Mezzo Susan Bickley and pianist Iain Burnside go a good way towards satisfying such criteria. The pace and togetherness are exemplary. Neither wilting nor lilting, as might happen with a spurious attempt to draw out Gurney's few (and perhaps unconscious?) 'folk' elements. Nor maudlin. Yet nothing too spectacularly idiosyncratic, despite a superficial reaction to the (common, popular) reputation of Gurney. Their partnership, and imaginative interpretation of the meaning of the word, "accompaniment" can be enjoyed throughout: listen to the piano's role in songs such as Cathleen Ni Houlihan [tr.16]. And their collective sensitivity to the Five Elizabethan Songs [tr.s 6-10] and perhaps even more-so in The Apple Orchard [tr.11]. As well as the tenderness of the Cradle Song [tr.17], of whose amazing range of emotion and resolution they really make the most.

At the same time, though, there are occasions when Burnside in particular only narrowly avoids treating such songs as The Fiddler of Dooney [tr.18] as wan miniatures. One of several songs to a text by Yeats, Gurney is not merely "setting" his Irish contemporary's words – but interpreting them. Bickley, too, seems at times to be stopped, "kept out", by the surface of the music, rather than making it completely her own. Technically she is close to faultless with some lovely held high notes and always the right control, which lead to our feeling the greatest confidence in her approach.

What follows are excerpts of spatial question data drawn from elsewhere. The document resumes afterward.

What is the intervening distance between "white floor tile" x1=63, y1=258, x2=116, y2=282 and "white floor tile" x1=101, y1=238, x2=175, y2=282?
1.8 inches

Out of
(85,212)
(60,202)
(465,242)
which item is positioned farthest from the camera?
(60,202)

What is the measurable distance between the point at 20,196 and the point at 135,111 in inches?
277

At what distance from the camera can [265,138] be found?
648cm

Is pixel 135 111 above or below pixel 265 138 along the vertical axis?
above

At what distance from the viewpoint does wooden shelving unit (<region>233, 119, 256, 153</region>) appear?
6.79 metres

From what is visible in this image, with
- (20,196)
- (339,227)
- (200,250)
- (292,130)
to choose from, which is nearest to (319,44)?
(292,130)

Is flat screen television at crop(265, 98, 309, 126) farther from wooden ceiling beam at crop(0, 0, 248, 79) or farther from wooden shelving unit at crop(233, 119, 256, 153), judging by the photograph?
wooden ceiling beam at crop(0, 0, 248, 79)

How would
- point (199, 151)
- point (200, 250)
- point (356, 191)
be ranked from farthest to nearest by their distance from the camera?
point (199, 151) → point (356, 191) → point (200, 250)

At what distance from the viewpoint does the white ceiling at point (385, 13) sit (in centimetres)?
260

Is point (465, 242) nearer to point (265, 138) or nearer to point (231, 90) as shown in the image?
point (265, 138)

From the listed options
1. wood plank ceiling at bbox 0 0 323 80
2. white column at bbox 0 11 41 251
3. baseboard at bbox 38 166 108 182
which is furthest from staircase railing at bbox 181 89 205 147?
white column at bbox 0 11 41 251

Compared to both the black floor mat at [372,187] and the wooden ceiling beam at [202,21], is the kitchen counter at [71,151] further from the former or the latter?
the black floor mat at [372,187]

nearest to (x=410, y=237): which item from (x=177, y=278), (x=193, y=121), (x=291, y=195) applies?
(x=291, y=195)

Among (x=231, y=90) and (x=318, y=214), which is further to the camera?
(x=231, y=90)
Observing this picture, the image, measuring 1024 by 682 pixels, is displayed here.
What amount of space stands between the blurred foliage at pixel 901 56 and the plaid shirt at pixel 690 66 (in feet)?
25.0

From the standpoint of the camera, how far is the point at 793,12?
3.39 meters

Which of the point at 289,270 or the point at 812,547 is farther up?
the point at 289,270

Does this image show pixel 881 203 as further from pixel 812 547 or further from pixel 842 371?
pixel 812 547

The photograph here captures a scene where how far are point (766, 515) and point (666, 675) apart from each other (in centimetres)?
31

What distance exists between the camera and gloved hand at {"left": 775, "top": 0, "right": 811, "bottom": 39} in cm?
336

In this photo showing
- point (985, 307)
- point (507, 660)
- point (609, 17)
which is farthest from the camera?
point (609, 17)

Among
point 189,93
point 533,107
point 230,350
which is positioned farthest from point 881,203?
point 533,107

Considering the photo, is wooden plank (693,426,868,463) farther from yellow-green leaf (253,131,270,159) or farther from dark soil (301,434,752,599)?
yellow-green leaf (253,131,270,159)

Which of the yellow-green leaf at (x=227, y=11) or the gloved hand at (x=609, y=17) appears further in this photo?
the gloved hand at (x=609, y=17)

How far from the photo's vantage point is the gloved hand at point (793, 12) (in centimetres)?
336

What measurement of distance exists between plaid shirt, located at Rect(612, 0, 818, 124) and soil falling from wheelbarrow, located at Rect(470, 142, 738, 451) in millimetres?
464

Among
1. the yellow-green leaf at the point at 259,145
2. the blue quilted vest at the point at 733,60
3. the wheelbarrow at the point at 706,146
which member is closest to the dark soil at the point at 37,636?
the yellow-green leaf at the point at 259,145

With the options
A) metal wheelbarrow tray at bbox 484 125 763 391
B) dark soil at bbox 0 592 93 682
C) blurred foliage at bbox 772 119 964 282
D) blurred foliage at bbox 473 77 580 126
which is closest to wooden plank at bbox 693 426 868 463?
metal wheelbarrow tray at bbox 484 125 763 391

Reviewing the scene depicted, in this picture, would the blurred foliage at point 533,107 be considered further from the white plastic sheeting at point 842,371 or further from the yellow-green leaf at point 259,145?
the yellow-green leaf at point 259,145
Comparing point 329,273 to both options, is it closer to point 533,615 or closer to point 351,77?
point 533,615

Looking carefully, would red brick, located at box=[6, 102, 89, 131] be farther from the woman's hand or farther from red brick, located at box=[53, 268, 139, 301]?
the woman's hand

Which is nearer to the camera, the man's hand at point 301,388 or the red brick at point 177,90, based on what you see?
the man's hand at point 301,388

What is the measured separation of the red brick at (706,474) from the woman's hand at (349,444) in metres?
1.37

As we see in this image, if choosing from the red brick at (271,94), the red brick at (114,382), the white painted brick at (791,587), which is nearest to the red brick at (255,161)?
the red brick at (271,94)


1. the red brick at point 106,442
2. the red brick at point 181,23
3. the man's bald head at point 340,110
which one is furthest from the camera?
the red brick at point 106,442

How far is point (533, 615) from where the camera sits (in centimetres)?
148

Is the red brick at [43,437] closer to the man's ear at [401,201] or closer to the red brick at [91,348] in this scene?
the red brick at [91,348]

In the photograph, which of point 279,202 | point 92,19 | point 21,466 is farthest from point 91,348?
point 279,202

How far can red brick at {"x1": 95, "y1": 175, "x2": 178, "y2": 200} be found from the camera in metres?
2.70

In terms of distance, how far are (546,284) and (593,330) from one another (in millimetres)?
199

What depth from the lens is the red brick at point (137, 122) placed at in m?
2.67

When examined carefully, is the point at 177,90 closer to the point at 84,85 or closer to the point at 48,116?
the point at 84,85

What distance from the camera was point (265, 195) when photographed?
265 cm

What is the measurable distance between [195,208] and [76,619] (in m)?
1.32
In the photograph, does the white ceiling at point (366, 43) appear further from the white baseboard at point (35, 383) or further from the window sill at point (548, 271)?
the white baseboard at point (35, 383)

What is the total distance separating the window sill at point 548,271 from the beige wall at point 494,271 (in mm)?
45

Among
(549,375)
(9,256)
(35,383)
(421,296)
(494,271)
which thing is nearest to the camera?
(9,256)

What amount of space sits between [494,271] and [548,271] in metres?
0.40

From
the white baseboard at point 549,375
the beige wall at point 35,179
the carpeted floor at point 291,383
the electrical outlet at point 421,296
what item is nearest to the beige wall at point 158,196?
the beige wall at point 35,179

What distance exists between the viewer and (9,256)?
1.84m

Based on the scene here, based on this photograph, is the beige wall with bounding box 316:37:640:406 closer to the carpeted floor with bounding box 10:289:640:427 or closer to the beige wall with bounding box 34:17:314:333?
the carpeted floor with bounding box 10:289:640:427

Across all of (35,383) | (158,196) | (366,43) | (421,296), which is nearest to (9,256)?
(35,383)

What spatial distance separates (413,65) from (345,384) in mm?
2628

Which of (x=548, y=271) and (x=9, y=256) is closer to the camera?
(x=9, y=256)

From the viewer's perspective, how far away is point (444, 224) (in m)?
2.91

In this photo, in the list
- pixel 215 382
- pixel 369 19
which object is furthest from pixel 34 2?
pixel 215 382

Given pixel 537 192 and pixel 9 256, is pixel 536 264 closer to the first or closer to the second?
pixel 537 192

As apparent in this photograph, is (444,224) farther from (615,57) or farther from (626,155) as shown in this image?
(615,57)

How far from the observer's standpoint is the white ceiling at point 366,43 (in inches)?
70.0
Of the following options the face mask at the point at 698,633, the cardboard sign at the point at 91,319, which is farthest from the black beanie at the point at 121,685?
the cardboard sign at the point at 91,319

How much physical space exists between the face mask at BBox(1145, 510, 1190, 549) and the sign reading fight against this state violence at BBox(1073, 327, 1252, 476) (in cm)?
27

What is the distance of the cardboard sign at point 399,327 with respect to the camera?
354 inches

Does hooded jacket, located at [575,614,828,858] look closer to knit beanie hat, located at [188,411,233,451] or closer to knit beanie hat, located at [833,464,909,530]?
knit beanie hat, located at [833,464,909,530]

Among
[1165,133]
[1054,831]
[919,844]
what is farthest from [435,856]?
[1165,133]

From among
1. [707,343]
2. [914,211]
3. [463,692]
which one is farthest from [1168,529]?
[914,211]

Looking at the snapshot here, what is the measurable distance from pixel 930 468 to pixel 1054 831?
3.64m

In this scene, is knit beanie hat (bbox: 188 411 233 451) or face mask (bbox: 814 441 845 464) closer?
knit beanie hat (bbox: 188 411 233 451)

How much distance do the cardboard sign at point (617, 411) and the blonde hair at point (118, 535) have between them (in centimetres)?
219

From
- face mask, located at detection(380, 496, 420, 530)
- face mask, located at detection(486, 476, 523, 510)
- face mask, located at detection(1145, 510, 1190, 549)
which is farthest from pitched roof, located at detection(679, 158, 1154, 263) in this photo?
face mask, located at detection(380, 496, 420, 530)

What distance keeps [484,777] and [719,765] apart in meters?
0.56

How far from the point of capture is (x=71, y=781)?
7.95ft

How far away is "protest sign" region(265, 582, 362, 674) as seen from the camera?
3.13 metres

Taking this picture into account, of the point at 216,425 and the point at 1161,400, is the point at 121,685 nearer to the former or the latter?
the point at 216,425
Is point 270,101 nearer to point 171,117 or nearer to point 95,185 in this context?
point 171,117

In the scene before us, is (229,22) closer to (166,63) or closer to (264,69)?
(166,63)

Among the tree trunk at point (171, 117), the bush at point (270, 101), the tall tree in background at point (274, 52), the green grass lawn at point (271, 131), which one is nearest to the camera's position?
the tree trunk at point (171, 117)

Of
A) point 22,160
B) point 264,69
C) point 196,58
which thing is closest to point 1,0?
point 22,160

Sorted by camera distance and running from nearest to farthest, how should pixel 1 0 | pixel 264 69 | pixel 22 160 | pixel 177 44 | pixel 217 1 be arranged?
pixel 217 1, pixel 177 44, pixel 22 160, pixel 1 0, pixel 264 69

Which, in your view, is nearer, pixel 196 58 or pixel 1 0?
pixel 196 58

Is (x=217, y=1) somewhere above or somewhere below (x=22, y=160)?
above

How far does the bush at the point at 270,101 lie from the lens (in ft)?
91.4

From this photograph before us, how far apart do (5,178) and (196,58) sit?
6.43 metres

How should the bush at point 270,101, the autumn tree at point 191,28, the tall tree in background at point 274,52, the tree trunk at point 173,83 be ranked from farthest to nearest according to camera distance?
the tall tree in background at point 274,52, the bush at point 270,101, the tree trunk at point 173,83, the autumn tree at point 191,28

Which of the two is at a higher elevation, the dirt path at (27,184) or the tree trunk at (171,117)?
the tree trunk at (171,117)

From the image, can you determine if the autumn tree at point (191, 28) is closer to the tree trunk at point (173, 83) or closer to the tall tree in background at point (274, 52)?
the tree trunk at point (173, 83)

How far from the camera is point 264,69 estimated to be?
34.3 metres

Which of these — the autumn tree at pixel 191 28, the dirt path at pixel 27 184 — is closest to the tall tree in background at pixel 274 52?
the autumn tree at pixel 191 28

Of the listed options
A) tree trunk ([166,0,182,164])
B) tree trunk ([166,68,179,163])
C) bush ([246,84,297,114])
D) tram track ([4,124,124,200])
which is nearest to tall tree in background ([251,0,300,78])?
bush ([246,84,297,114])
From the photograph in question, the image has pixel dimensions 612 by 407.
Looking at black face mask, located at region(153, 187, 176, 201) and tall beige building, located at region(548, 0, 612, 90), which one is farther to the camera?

But it's as though neither Bickley nor Burnside has really absorbed the idiom, which is a more European (and less romantic) one than those of, say, Ireland or even Finzi. It is possible to let the inner strength and conviction of the ways in which Gurney portrayed his world breathe sufficient life into these works without either rejecting (as passé) or being wholly enveloped by their gentle penetration. For all their exactness and phrasing, the heart of a song like Thou didst delight my eyes [tr.28] is still missing. Almost as if they've been commissioned to perform it on demand. But never really became lost in its depth.

Gurney wrote over 300 songs. Here is a selection that will please many. The acoustic is clean, if a little brilliant, perhaps. The booklet has a commentary on each song and some useful background on Gurney himself. It also has the texts. As a contribution in Naxos' ongoing English Song series the selection is a good and representative one. By the end Bickley and Burnside have created an atmosphere largely faithful to Gurney's creative genius (if Stanford is to be taken literally)… the conviction and subdued passion of Edward Thomas' Lights Out [tr.30], for instance, will stay with the listener long after the CD is returned to its case. But singer and pianist seem never to have completely realized (or maybe nor acknowledged) that they need to show us how they would follow through on an invitation to enter the composer's world.